As an example, the PHRFNE Handicap Committee recently responded to a member’s inquiry to review the handicap of an Alden Challenger 38 yawl Muskrat and ultimately decided to revise the base handicap from 156 to 174. The certificate will show three adjustments to the base handicap reflecting the differences between this particular boat and an Alden Challenger 38 yawl with standard equipment:
- Spinnaker adjustment for a non-standard asymmetrical spinnaker tacked to the bow: +9
- Prop adjustment for a non-standard 3-blade solid prop in aperture: +3
- Recreational adjustment for a limited sail inventory: + 6
The Base of 174 plus the above adjustments will result in the following:
- Race handicap (with spinnaker) of 192.
- Cruising handicap (no spinnaker) of 198.
We thought it important for our membership to understand how the Handicap Committee arrived at its decision:
PHRF handicaps are boat performance handicaps. They are based on the speed potential of the boat, and as much as possible on observation of previous racing experience, when available. Since Muskrat has not been actively raced since 2007, there aren’t any race results for review. Instead, we identified three yawls of similar size, rig and vintage (Hinckley Bermuda 40-1, Rhodes Reliant 41, Alberg 37) and compared hull and rig dimensions and their respective PHRF NE base handicaps. Next, the Handicap Committee (5 people), with input from a seasoned skipper who grew up racing an Alden Challenger 38 yawl, reviewed the data of all four boats tempered by personal on-the-water observations. The Committee concluded that the existing base handicap of 156 was out of line. After many email exchanges in which we discussed the differences in the boats, the Handicap Committee agreed that a base of 174 is a more appropriate number.

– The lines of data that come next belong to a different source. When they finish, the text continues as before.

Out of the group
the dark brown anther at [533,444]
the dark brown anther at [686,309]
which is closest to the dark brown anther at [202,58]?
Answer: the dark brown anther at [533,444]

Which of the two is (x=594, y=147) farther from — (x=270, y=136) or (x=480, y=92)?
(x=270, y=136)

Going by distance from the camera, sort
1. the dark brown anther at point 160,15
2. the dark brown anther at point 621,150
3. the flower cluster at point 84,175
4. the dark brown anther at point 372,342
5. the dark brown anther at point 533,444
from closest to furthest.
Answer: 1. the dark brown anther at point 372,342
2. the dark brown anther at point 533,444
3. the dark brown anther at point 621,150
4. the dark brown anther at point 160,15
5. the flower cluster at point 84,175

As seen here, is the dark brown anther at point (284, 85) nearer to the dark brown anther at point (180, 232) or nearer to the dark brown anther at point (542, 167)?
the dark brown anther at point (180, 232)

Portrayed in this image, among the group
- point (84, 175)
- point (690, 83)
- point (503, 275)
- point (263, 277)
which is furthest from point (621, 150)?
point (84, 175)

We offer this experience as an example of the work that can be done to review and reconsider a member’s rating. While the review and adjustment process will always seek out a fair rating based on the hydrodynamic and aerodynamic performance potential of individual boats, it is not an easy task, and is certainly more difficult when reviewing boats that have minimal reference points for performance.
The ratings of less common yachts are often more prone to question, mostly due to lack of information. However, even high production model ratings should be worthy of review from time to time, even though they may be less likely to be adjusted. We recognize that older production designs may require a dedicated review of base ratings to ensure they are competitive within present day fleets.
When these production-model ratings are called into question by the owner or local handicapper and there exists an abundance of reference points, it may be likely that the actual performance of the individual boat is due to the care of the boat, the condition of the sails, or the crew work, rather than the design. For this reason, while we encourage review of ratings, we also caution that more times than not, the ratings review process may not result in the desired adjustment.
The PHRFNE Executive Committee is commencing a review of ratings for the 2018 season. If you would like to have a boat included in this process, please visit our website here [http://www.phrfne.org/page/handicapping/appeal] to submit an appeal to the Fleet Handicapper from your region. There is no charge for an appeal at PHRFNE. The Fleet Handicapper will supplement the information and act as a conduit between the appeal and the Executive Committee. This process chain is essential.
We’ll keep you updated between now and our Spring meeting.